Output, exactly as they appear, the lines of the material from the one containing "Which of box=[0, 427, 1019, 648]: dirt" through the end of the material, both ends included. Leave out the pictures.

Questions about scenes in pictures
══════════════════════════════
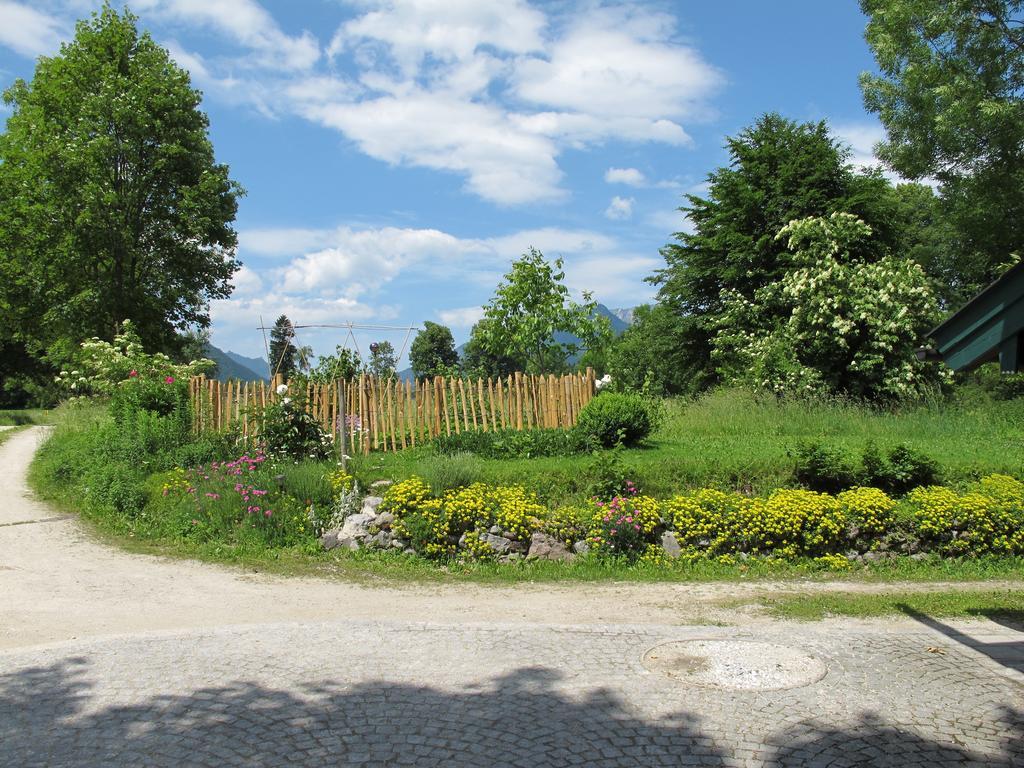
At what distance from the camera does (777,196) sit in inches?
974

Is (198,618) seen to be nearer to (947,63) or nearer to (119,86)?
(947,63)

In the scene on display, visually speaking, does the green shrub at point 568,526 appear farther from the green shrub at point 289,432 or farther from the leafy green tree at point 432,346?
the leafy green tree at point 432,346

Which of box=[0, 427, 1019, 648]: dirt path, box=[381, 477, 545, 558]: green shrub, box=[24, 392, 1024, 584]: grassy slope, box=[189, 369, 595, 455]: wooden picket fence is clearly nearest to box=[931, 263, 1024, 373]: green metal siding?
box=[0, 427, 1019, 648]: dirt path

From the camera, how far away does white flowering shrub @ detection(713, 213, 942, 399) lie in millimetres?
18984

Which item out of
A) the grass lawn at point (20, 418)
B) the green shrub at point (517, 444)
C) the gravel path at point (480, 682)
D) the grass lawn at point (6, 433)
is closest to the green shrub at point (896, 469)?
the gravel path at point (480, 682)

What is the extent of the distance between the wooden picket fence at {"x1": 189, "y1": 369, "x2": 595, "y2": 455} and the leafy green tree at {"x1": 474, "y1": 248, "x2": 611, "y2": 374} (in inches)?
347

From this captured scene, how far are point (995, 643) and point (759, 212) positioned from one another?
2099cm

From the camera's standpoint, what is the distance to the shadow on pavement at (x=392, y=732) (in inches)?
157

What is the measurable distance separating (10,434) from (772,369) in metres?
24.3

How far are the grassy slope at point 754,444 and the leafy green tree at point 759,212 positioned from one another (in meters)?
7.67

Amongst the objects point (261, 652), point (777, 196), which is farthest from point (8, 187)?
point (261, 652)

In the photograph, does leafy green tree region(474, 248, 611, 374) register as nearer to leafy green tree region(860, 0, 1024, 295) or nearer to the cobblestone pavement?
leafy green tree region(860, 0, 1024, 295)

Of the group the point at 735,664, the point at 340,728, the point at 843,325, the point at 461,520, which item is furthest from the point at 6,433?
the point at 735,664

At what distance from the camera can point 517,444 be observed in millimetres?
12430
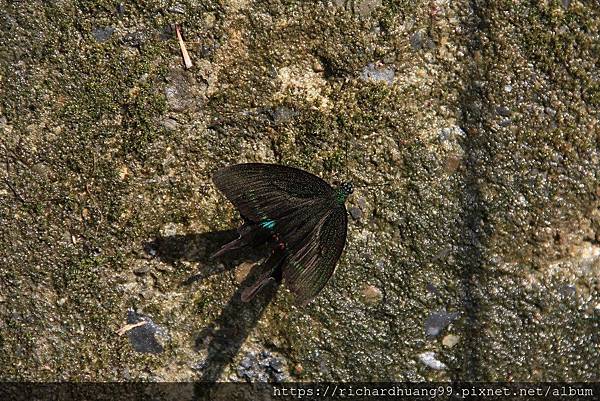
══════════════════════════════
Task solution:
Which of box=[0, 427, 1019, 648]: dirt path, box=[381, 477, 545, 558]: green shrub, box=[24, 392, 1024, 584]: grassy slope, box=[189, 369, 595, 455]: wooden picket fence is clearly nearest to box=[931, 263, 1024, 373]: green metal siding?
box=[0, 427, 1019, 648]: dirt path

From the camera, how far away does white flowering shrub @ detection(713, 213, 942, 399) lie in millimetres?
18984

Which item out of
A) the grass lawn at point (20, 418)
B) the green shrub at point (517, 444)
C) the gravel path at point (480, 682)
D) the grass lawn at point (6, 433)
is closest to the green shrub at point (896, 469)?
the gravel path at point (480, 682)

What is the extent of the distance between the wooden picket fence at {"x1": 189, "y1": 369, "x2": 595, "y2": 455} and the leafy green tree at {"x1": 474, "y1": 248, "x2": 611, "y2": 374} (in inches)?
347

From this captured scene, how far are point (995, 643) and point (759, 212) positioned from one another?
2099cm

From the camera's standpoint, what is the distance to the shadow on pavement at (x=392, y=732) (in inches)?
157

What is the measurable distance separating (10,434) from (772,369) in metres?
24.3

How far are the grassy slope at point 754,444 and the leafy green tree at point 759,212 positioned from one another (in meters)?
7.67

Amongst the objects point (261, 652), point (777, 196), which is farthest from point (8, 187)?
point (261, 652)

In the photograph, does leafy green tree region(474, 248, 611, 374) register as nearer to leafy green tree region(860, 0, 1024, 295) or nearer to the cobblestone pavement?
leafy green tree region(860, 0, 1024, 295)

Of the group the point at 735,664, the point at 340,728, the point at 843,325, the point at 461,520, which item is furthest from the point at 6,433?
the point at 735,664

At what distance from the camera can point 517,444 be observed in millimetres?
12430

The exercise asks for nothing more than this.